REQUIRED WORK:
Extract from the entries below, exactly as given, only the lines from the line containing "Researchers analyzed differentially" to the line containing "Each differentially expressed", both lines included.

[RECORDS]

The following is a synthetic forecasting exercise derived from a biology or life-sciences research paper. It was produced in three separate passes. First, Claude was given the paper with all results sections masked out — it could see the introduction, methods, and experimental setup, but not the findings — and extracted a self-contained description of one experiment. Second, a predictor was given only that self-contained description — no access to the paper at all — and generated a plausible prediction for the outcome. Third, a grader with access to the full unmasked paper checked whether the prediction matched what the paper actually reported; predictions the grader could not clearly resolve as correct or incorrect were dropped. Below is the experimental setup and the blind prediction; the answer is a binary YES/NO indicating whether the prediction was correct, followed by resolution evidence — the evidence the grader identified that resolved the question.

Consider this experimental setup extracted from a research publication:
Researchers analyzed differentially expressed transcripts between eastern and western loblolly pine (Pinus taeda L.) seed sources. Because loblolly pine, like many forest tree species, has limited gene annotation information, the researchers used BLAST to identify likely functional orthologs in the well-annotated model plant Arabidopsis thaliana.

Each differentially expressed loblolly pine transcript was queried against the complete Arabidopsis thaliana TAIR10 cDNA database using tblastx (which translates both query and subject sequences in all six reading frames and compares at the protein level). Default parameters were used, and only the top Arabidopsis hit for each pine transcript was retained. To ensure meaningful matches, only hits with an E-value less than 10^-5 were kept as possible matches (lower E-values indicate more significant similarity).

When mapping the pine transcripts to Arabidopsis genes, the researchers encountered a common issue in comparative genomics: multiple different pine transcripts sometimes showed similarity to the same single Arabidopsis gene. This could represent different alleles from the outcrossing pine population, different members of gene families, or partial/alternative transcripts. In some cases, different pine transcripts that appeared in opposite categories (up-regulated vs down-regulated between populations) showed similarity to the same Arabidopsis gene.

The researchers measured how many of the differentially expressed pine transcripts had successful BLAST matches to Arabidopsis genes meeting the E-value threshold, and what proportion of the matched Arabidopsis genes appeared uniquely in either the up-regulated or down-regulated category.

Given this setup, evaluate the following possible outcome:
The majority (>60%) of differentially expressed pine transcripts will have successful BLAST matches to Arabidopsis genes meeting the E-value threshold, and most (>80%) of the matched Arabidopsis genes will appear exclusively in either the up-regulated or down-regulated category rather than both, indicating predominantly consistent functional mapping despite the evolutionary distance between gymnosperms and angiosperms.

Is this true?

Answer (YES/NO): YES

[/RECORDS]
[RECORDS]

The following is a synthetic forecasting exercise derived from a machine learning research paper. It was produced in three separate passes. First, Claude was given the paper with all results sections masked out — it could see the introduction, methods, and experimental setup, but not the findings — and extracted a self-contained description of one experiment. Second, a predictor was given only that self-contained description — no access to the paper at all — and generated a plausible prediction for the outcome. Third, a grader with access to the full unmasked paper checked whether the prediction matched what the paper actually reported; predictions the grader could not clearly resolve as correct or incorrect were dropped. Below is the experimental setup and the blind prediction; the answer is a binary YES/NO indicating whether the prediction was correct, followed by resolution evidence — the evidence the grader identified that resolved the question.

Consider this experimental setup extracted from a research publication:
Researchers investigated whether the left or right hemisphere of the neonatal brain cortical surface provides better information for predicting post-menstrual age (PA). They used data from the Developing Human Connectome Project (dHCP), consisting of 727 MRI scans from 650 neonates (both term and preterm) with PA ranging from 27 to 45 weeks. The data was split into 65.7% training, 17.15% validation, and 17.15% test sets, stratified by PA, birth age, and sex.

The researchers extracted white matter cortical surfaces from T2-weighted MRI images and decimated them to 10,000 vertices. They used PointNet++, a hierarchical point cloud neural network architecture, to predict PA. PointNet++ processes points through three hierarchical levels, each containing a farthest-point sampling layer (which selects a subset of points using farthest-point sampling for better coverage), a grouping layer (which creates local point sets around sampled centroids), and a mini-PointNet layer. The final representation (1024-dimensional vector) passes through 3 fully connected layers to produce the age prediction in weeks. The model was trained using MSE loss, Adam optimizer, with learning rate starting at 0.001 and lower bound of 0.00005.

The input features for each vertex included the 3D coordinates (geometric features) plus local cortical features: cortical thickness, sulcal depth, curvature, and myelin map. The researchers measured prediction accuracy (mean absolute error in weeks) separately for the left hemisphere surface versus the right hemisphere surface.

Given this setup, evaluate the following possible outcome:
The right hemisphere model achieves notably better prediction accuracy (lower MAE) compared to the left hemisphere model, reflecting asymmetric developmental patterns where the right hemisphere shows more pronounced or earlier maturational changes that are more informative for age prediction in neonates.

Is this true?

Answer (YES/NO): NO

[/RECORDS]

FINAL ANSWER:
Researchers analyzed differentially expressed transcripts between eastern and western loblolly pine (Pinus taeda L.) seed sources. Because loblolly pine, like many forest tree species, has limited gene annotation information, the researchers used BLAST to identify likely functional orthologs in the well-annotated model plant Arabidopsis thaliana.

Each differentially expressed loblolly pine transcript was queried against the complete Arabidopsis thaliana TAIR10 cDNA database using tblastx (which translates both query and subject sequences in all six reading frames and compares at the protein level). Default parameters were used, and only the top Arabidopsis hit for each pine transcript was retained. To ensure meaningful matches, only hits with an E-value less than 10^-5 were kept as possible matches (lower E-values indicate more significant similarity).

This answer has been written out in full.